The evolutionary pathways of the chlamydial genome and plasmid imply that inheritance of the plasmid is tightly linked with its cognate chromosome. These data suggest that the plasmid is not a highly mobile genetic element and does not transfer readily between isolates. Comparative analysis of the plasmid sequences has revealed the most conserved regions that should be used to design future plasmid based nucleic acid amplification tests, to avoid diagnostic failures.

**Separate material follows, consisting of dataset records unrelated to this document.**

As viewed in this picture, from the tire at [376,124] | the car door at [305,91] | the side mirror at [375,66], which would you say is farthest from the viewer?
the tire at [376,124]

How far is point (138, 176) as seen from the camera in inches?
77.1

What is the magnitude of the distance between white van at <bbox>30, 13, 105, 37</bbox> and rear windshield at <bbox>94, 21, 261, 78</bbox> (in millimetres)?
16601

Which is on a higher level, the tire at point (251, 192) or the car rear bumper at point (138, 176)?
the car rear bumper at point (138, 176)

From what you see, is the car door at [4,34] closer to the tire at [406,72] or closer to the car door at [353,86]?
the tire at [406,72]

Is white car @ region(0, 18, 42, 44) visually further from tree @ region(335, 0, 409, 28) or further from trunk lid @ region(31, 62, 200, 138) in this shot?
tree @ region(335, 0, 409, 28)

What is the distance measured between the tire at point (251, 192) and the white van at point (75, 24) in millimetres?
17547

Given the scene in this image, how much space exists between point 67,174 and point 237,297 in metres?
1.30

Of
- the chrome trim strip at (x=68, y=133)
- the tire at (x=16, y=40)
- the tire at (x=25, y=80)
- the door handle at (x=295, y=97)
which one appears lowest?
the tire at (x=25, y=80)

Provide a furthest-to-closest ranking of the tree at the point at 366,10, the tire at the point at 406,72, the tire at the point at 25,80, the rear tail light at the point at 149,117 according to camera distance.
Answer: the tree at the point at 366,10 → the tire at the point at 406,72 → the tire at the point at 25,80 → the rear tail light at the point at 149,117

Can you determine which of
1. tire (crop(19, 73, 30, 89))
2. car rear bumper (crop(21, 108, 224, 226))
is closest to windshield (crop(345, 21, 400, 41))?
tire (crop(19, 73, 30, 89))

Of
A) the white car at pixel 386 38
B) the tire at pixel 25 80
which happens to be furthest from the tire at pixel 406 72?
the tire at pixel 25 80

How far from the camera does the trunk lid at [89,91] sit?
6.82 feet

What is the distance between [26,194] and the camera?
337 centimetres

沙眼衣原体是全球最常见的性传播感染病原体,也是发展中国家可预防失明的主要原因。沙眼衣原体有两种生物变种:引起眼部和生殖道感染的“沙眼”变种,以及具有侵袭性的“性病性淋巴肉芽肿”菌株。最近,瑞典出现了一种新的生殖道沙眼衣原体变种。该变种因携带一个有缺失的质粒而逃过了常规诊断检测。未能检测到这种菌株意味着它已在全国迅速传播,引发了全球警报。除了是关键的诊断靶点外,该质粒还与衣原体毒力有关。对衣原体质粒及其同源染色体进行分析,以深入了解染色体与质粒之间的进化关系。如果要继续将该质粒作为关键诊断标志物,并理解沙眼衣原体的进化,这是必不可少的知识。
对两株新的沙眼衣原体菌株的基因组进行了测序,并对来自六株沙眼衣原体分离株的质粒进行了测序,其中包括来自瑞典的新变种菌株。来自瑞典新变种的质粒在第一个预测编码序列中有377 bp的缺失,消除了用于PCR检测的位点,导致诊断为阴性。此外,变种质粒在缺失下游有44 bp的重复。包含第二个预测编码序列的区域是所研究质粒中最保守的区域。质粒和染色体的系统发育分析完全一致。此外,该分析还表明,眼部和生殖道菌株从一个共同的沙眼衣原体祖先进化而来。
衣原体基因组和质粒的进化途径表明,质粒的遗传与其同源染色体紧密相连。这些数据表明,质粒不是一个高度可移动的遗传元件,不易在分离株之间转移。质粒序列的比较分析揭示了最保守的区域,应利用这些区域设计未来基于质粒的核酸扩增检测,以避免诊断失败。